* _Work instructions_
Starting at the line that contains "What is the", print every remaining line of the entries, unchanged, and output nothing more.

* _Data entries_
"""

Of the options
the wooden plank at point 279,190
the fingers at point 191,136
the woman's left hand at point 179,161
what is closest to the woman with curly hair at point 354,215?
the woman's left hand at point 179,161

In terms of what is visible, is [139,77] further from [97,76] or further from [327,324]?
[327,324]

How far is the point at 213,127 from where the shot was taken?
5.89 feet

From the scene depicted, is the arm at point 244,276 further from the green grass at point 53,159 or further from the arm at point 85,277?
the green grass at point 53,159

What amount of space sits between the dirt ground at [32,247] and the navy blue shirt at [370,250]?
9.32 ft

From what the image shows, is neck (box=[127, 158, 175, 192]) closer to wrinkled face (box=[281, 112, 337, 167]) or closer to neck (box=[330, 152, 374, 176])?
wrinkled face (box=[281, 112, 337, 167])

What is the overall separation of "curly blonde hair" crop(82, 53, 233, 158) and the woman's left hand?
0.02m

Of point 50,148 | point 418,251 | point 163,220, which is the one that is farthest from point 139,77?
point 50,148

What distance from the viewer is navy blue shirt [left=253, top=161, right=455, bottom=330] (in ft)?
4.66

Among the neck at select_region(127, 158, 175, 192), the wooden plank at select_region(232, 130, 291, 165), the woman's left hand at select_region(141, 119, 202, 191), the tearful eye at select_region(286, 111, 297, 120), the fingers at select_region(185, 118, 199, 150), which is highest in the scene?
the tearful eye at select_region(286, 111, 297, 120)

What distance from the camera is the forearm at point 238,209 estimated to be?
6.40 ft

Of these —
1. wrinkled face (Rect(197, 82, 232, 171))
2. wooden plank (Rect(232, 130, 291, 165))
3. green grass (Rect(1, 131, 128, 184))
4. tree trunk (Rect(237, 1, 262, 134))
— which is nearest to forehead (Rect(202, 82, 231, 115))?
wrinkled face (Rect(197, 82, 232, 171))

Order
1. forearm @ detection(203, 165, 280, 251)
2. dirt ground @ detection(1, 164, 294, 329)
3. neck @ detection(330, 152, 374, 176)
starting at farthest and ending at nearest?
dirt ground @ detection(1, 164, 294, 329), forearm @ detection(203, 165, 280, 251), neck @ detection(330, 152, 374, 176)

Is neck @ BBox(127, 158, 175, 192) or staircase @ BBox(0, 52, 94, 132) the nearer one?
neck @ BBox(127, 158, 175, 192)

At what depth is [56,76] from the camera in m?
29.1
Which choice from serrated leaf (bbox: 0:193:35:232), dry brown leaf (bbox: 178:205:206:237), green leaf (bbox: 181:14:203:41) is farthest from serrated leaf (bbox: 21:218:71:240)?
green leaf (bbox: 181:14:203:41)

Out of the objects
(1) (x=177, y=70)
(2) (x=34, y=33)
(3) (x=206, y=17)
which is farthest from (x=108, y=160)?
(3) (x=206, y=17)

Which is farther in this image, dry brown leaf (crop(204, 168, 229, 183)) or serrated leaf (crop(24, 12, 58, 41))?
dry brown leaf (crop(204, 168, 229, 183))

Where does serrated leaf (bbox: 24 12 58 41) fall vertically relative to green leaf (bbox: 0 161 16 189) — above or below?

"""

* _Exercise response_
What is the overall separation of "curly blonde hair" crop(82, 53, 233, 158) and the woman's left hand?
0.02m

Of point 50,148 | point 418,251 | point 163,220, which is the one that is farthest from point 139,77?
point 50,148

What distance from the viewer is navy blue shirt [left=253, top=161, right=455, bottom=330] (in ft)?
4.66

Among the neck at select_region(127, 158, 175, 192), the wooden plank at select_region(232, 130, 291, 165), the woman's left hand at select_region(141, 119, 202, 191), the tearful eye at select_region(286, 111, 297, 120), the fingers at select_region(185, 118, 199, 150), which is highest in the scene?
the tearful eye at select_region(286, 111, 297, 120)

What distance from the camera is the forearm at point 238,209 estimated to be?
6.40 ft

Of these —
1. wrinkled face (Rect(197, 82, 232, 171))
2. wooden plank (Rect(232, 130, 291, 165))
3. green grass (Rect(1, 131, 128, 184))
4. tree trunk (Rect(237, 1, 262, 134))
— which is nearest to forehead (Rect(202, 82, 231, 115))?
wrinkled face (Rect(197, 82, 232, 171))

Order
1. forearm @ detection(203, 165, 280, 251)
2. dirt ground @ detection(1, 164, 294, 329)
3. neck @ detection(330, 152, 374, 176)
starting at farthest and ending at nearest?
dirt ground @ detection(1, 164, 294, 329), forearm @ detection(203, 165, 280, 251), neck @ detection(330, 152, 374, 176)

Is neck @ BBox(127, 158, 175, 192) or staircase @ BBox(0, 52, 94, 132) the nearer one?
neck @ BBox(127, 158, 175, 192)

At what depth is [56,76] from the camera in m?
29.1
Which choice from serrated leaf (bbox: 0:193:35:232), dry brown leaf (bbox: 178:205:206:237), green leaf (bbox: 181:14:203:41) is farthest from serrated leaf (bbox: 21:218:71:240)?
green leaf (bbox: 181:14:203:41)

Out of the objects
(1) (x=177, y=70)
(2) (x=34, y=33)
(3) (x=206, y=17)
which is farthest from (x=108, y=160)?
(3) (x=206, y=17)

Which is farther in this image, dry brown leaf (crop(204, 168, 229, 183)) or serrated leaf (crop(24, 12, 58, 41))?
dry brown leaf (crop(204, 168, 229, 183))

Where does serrated leaf (bbox: 24 12 58 41) fall vertically relative to green leaf (bbox: 0 161 16 189) — above or below?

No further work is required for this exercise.